É fundamental enfrentarmos os fatores que contribuem para essa escassez de leitos hospitalares pediátricos de alta complexidade. Uma das principais razões é a falta de investimento no setor de saúde pública, resultando em uma infraestrutura insuficiente para atender a demanda. A distribuição geográfica desigual desses leitos e o custo elevado para a construção e manutenção de leitos hospitalares terciários pediátricos são partes importantes do problema. Equipamentos especializados, equipes médicas capacitadas e infraestrutura adequada encarecem o processo de criação desses leitos. Além disso, a falta de profissionais especializados dificulta ainda mais a oferta desses serviços com a excelência requerida. As crianças com doenças graves ou complexas exigem cuidados específicos e a ausência de leitos adequados pode comprometer seriamente seu prognóstico e qualidade de vida. Além disso, essa falta de infraestrutura afeta também o ensino e a pesquisa na área da pediatria, uma vez que dificulta o desenvolvimento de estudos avançados e a prática de técnicas inovadoras.

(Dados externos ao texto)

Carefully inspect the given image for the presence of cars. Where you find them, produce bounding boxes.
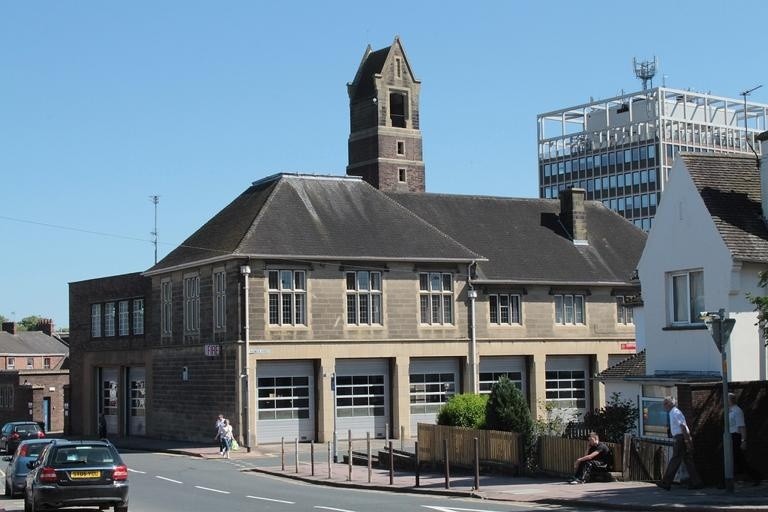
[0,421,44,456]
[24,438,130,512]
[2,439,69,499]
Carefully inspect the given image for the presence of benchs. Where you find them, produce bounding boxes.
[595,471,621,482]
[473,460,517,480]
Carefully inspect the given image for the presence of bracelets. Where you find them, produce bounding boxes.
[740,439,747,442]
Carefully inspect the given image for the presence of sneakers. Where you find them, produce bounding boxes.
[570,481,582,485]
[655,481,670,491]
[572,475,585,484]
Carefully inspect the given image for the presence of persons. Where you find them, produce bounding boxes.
[99,413,107,439]
[715,393,761,490]
[567,432,614,484]
[215,414,226,454]
[214,419,234,459]
[654,396,704,490]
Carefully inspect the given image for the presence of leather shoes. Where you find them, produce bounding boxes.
[752,473,764,486]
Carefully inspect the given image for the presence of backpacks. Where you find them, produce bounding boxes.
[601,447,615,470]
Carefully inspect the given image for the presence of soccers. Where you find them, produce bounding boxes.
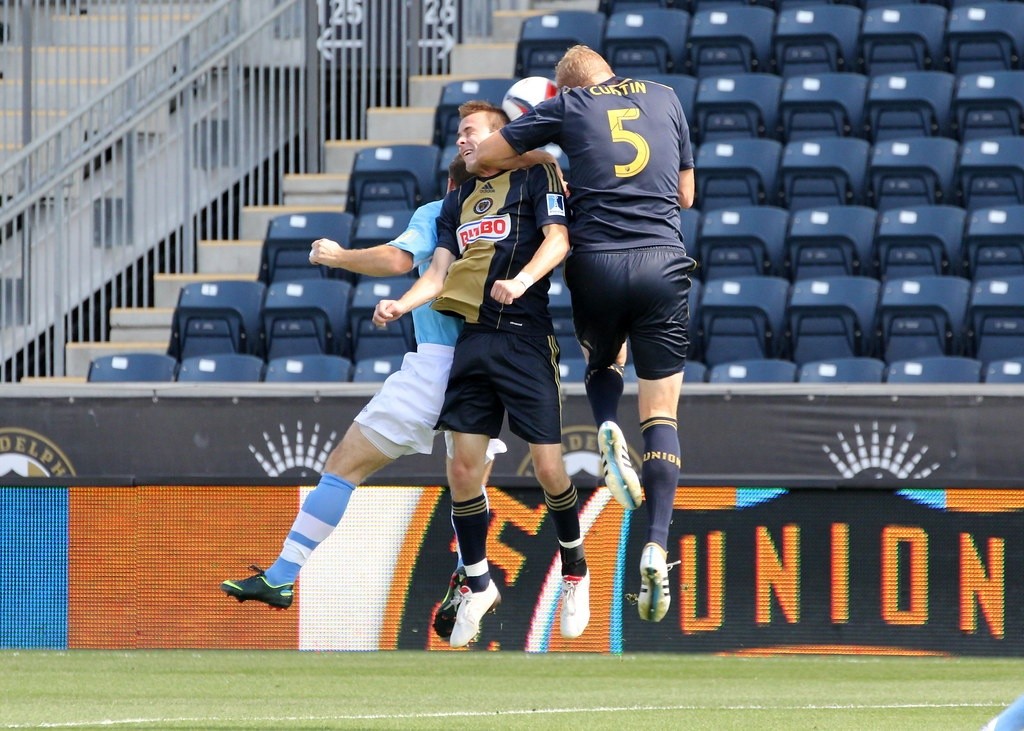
[498,74,560,123]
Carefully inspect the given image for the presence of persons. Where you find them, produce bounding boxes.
[371,99,590,649]
[219,153,475,640]
[475,44,698,622]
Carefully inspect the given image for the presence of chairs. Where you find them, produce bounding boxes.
[84,0,1024,388]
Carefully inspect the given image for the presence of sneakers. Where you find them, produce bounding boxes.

Para solucionar essa situação crítica, é necessária uma abordagem sistêmica e integrativa da saúde da criança, acompanhada dos investimentos governamentais para a construção e manutenção de leitos hospitalares terciários para que a rede de atendimento seja eficiente e eficaz. Além disso, é fundamental promover a formação de profissionais especializados nessa área, oferecendo incentivos para que estudantes de medicina escolham a pediatria como especialidade.

A insuficiência de leitos hospitalares terciários pediátricos no Brasil é um problema urgente que afeta diretamente a saúde e o bem-estar das crianças do país.

É fundamental que a sociedade se mobilize em busca de soluções eficazes, garantindo um futuro mais promissor para as gerações futuras.